[Records from a data collection]
--- --- ---

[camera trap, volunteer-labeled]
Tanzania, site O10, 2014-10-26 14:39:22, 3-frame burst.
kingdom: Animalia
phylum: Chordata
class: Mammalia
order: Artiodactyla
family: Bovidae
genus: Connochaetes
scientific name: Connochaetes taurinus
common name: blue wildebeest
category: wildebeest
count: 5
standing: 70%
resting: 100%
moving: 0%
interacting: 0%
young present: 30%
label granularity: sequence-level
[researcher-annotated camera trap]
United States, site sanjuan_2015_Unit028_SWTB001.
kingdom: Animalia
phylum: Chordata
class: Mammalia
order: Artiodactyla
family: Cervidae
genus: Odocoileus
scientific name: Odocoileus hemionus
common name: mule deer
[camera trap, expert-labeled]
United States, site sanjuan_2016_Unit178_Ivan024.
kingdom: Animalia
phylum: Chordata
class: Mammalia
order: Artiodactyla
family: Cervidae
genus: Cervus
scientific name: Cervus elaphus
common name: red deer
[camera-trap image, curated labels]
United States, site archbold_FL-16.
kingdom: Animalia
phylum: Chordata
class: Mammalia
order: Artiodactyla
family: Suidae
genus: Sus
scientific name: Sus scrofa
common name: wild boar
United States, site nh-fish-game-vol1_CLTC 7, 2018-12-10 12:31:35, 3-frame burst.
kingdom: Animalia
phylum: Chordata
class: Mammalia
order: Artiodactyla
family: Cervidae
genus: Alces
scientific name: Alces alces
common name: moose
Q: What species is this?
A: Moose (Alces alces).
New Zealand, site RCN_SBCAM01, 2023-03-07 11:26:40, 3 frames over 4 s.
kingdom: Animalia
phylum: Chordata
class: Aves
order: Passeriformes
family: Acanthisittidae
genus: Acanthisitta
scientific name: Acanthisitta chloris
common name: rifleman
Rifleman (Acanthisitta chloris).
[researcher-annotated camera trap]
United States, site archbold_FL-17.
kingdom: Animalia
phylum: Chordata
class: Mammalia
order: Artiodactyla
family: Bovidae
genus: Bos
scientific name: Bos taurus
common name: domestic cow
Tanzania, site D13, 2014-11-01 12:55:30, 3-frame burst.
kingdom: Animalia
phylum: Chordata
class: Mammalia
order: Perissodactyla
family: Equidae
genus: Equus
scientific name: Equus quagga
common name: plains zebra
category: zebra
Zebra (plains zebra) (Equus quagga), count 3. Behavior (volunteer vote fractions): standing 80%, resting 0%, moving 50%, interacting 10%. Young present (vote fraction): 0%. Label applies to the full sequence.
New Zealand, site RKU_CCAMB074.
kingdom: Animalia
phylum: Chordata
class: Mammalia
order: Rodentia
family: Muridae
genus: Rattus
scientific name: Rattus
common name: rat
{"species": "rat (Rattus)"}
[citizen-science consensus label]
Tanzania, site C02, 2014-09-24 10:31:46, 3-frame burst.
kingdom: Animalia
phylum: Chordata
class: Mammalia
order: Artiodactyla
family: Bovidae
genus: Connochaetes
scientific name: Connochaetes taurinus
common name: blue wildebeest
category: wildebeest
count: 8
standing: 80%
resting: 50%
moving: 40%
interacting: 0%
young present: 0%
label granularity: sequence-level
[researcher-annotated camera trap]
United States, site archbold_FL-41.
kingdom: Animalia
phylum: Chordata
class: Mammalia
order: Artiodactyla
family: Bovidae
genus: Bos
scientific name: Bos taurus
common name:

--- --- ---

-- Your task --
Return all of the data exactly as it reads.

-- Written response --
[camera trap, volunteer-labeled]
Tanzania, site O10, 2014-10-26 14:39:22, 3-frame burst.
kingdom: Animalia
phylum: Chordata
class: Mammalia
order: Artiodactyla
family: Bovidae
genus: Connochaetes
scientific name: Connochaetes taurinus
common name: blue wildebeest
category: wildebeest
count: 5
standing: 70%
resting: 100%
moving: 0%
interacting: 0%
young present: 30%
label granularity: sequence-level
[researcher-annotated camera trap]
United States, site sanjuan_2015_Unit028_SWTB001.
kingdom: Animalia
phylum: Chordata
class: Mammalia
order: Artiodactyla
family: Cervidae
genus: Odocoileus
scientific name: Odocoileus hemionus
common name: mule deer
[camera trap, expert-labeled]
United States, site sanjuan_2016_Unit178_Ivan024.
kingdom: Animalia
phylum: Chordata
class: Mammalia
order: Artiodactyla
family: Cervidae
genus: Cervus
scientific name: Cervus elaphus
common name: red deer
[camera-trap image, curated labels]
United States, site archbold_FL-16.
kingdom: Animalia
phylum: Chordata
class: Mammalia
order: Artiodactyla
family: Suidae
genus: Sus
scientific name: Sus scrofa
common name: wild boar
United States, site nh-fish-game-vol1_CLTC 7, 2018-12-10 12:31:35, 3-frame burst.
kingdom: Animalia
phylum: Chordata
class: Mammalia
order: Artiodactyla
family: Cervidae
genus: Alces
scientific name: Alces alces
common name: moose
Q: What species is this?
A: Moose (Alces alces).
New Zealand, site RCN_SBCAM01, 2023-03-07 11:26:40, 3 frames over 4 s.
kingdom: Animalia
phylum: Chordata
class: Aves
order: Passeriformes
family: Acanthisittidae
genus: Acanthisitta
scientific name: Acanthisitta chloris
common name: rifleman
Rifleman (Acanthisitta chloris).
[researcher-annotated camera trap]
United States, site archbold_FL-17.
kingdom: Animalia
phylum: Chordata
class: Mammalia
order: Artiodactyla
family: Bovidae
genus: Bos
scientific name: Bos taurus
common name: domestic cow
Tanzania, site D13, 2014-11-01 12:55:30, 3-frame burst.
kingdom: Animalia
phylum: Chordata
class: Mammalia
order: Perissodactyla
family: Equidae
genus: Equus
scientific name: Equus quagga
common name: plains zebra
category: zebra
Zebra (plains zebra) (Equus quagga), count 3. Behavior (volunteer vote fractions): standing 80%, resting 0%, moving 50%, interacting 10%. Young present (vote fraction): 0%. Label applies to the full sequence.
New Zealand, site RKU_CCAMB074.
kingdom: Animalia
phylum: Chordata
class: Mammalia
order: Rodentia
family: Muridae
genus: Rattus
scientific name: Rattus
common name: rat
{"species": "rat (Rattus)"}
[citizen-science consensus label]
Tanzania, site C02, 2014-09-24 10:31:46, 3-frame burst.
kingdom: Animalia
phylum: Chordata
class: Mammalia
order: Artiodactyla
family: Bovidae
genus: Connochaetes
scientific name: Connochaetes taurinus
common name: blue wildebeest
category: wildebeest
count: 8
standing: 80%
resting: 50%
moving: 40%
interacting: 0%
young present: 0%
label granularity: sequence-level
[researcher-annotated camera trap]
United States, site archbold_FL-41.
kingdom: Animalia
phylum: Chordata
class: Mammalia
order: Artiodactyla
family: Bovidae
genus: Bos
scientific name: Bos taurus
common name:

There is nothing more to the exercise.